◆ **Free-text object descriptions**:
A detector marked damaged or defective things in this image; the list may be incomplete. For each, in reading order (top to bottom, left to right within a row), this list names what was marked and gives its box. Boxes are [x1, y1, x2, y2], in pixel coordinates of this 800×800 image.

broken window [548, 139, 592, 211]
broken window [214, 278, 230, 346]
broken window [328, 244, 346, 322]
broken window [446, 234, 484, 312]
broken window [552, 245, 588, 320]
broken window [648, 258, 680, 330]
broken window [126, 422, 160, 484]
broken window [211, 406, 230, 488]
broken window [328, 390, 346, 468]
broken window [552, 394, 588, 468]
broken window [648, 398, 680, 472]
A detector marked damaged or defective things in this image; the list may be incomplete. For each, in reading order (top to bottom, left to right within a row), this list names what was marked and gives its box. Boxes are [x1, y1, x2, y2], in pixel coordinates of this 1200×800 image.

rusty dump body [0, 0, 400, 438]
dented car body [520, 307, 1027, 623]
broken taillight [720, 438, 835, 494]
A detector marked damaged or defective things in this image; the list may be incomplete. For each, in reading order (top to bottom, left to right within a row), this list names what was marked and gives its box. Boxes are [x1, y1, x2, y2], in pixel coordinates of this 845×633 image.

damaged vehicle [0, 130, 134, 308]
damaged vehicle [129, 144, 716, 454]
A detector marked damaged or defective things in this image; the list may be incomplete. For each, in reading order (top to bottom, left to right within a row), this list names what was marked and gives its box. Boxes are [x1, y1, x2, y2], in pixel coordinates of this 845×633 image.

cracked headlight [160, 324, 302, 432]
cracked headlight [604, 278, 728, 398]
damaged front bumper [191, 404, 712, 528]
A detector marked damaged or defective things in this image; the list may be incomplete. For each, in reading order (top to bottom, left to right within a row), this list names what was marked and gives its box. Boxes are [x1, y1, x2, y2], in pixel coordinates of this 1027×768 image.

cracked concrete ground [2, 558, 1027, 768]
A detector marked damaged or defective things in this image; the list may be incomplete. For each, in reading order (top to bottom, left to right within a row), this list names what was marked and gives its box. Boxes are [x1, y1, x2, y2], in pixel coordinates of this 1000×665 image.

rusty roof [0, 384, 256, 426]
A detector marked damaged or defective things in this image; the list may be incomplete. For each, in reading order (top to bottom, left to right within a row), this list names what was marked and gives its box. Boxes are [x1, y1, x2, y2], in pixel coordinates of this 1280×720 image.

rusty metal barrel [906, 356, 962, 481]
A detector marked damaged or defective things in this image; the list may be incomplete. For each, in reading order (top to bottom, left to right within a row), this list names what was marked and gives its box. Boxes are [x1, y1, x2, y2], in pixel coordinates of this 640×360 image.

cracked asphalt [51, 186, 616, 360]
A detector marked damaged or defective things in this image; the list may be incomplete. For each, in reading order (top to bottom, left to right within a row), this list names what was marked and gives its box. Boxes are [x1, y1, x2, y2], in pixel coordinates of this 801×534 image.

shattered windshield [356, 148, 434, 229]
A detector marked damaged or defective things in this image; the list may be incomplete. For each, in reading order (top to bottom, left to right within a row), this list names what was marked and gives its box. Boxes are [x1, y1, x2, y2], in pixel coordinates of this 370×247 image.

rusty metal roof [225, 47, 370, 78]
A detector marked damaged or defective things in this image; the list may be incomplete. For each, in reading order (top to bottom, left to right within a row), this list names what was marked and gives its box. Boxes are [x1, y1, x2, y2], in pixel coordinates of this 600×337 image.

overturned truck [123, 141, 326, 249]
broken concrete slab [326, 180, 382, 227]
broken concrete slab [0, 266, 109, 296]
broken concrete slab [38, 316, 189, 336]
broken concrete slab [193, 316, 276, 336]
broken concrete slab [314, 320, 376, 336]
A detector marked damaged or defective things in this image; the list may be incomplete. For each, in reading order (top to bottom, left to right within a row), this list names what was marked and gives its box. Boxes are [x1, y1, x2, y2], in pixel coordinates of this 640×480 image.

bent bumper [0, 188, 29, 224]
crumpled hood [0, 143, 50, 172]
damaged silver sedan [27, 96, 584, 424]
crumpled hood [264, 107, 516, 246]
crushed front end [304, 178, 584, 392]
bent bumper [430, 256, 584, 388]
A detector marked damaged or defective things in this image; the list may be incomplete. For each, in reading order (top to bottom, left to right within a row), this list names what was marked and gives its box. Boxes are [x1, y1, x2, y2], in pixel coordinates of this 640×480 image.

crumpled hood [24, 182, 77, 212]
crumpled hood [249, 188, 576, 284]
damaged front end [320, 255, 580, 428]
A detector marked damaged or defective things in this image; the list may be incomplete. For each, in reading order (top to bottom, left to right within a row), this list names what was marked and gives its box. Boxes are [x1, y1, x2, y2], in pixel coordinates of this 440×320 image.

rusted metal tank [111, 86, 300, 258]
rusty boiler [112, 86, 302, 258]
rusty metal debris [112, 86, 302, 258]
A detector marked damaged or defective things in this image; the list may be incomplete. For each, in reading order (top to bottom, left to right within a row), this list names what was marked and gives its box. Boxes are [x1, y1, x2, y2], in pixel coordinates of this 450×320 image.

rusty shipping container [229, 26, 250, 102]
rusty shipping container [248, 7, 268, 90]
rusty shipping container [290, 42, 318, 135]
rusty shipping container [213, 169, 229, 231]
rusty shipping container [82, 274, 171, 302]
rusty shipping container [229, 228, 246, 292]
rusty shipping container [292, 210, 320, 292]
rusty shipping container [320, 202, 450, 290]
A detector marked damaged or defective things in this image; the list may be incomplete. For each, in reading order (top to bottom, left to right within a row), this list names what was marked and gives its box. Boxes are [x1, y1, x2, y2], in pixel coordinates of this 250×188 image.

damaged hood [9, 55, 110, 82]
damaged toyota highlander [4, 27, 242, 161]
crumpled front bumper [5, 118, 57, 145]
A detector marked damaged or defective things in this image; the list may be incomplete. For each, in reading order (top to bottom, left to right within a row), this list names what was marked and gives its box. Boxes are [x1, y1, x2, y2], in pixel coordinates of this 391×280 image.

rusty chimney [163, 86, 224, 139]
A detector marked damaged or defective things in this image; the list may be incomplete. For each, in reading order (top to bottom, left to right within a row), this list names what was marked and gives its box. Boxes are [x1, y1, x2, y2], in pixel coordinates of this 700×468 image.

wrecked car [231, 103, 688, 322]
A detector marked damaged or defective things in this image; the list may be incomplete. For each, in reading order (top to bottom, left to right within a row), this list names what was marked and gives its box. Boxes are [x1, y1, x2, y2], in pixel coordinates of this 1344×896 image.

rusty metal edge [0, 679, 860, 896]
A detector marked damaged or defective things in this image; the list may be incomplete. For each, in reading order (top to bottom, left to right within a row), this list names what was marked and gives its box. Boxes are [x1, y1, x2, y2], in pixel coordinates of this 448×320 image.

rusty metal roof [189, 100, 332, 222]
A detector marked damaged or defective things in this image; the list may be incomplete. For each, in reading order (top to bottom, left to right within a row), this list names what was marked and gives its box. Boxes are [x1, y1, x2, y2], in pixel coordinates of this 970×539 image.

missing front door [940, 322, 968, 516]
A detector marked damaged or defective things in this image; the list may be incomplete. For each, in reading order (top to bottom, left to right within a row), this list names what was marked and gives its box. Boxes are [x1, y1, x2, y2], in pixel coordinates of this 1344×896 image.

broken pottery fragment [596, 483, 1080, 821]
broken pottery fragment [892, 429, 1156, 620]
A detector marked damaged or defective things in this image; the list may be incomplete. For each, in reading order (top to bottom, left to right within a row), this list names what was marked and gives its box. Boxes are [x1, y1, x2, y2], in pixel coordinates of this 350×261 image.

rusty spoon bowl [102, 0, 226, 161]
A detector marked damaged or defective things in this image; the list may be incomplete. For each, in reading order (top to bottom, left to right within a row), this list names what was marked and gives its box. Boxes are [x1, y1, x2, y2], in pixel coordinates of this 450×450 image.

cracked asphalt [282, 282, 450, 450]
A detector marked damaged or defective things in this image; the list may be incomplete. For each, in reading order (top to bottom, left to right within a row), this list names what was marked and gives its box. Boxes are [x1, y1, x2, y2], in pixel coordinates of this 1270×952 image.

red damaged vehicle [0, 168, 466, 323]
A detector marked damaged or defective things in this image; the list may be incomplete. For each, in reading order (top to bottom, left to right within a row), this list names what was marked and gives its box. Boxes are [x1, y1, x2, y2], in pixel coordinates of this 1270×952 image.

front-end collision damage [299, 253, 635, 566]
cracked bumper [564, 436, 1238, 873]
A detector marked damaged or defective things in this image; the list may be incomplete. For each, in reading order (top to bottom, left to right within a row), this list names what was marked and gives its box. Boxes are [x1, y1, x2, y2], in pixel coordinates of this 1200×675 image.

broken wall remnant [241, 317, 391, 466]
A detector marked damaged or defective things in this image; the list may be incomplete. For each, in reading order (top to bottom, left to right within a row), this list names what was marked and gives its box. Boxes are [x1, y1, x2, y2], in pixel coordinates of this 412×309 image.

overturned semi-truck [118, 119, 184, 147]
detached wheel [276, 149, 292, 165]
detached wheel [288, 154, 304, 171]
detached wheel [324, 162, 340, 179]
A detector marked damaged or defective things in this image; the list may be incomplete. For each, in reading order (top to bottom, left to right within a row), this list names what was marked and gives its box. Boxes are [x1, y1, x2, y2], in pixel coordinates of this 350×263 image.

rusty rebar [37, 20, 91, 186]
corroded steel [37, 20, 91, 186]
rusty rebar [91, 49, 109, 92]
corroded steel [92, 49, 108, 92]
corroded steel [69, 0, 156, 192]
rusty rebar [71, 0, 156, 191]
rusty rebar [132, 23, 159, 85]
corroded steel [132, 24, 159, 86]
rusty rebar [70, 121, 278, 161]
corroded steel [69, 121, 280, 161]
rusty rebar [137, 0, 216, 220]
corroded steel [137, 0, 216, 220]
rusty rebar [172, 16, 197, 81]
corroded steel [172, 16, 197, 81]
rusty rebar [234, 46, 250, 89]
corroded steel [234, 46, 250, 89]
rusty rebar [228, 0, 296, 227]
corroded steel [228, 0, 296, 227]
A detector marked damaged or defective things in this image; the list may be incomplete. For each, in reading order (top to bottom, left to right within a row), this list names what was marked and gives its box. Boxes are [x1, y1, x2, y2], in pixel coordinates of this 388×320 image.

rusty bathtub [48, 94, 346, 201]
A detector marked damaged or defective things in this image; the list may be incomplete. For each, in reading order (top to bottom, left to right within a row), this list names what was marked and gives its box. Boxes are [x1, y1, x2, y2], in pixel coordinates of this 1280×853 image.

◆ **Work order**:
What you give back should be the lines from the one with "this 388×320 image." to the end of the data, copied exactly, both ends included.

◆ **Result for this exercise**:
A detector marked damaged or defective things in this image; the list may be incomplete. For each, in reading order (top to bottom, left to right within a row), this list names what was marked and gives its box. Boxes are [x1, y1, x2, y2], in pixel coordinates of this 388×320 image.

rusty bathtub [48, 94, 346, 201]
A detector marked damaged or defective things in this image; the list may be incomplete. For each, in reading order (top to bottom, left to right within a row), this list names what was marked and gives its box. Boxes are [x1, y1, x2, y2], in pixel coordinates of this 1280×853 image.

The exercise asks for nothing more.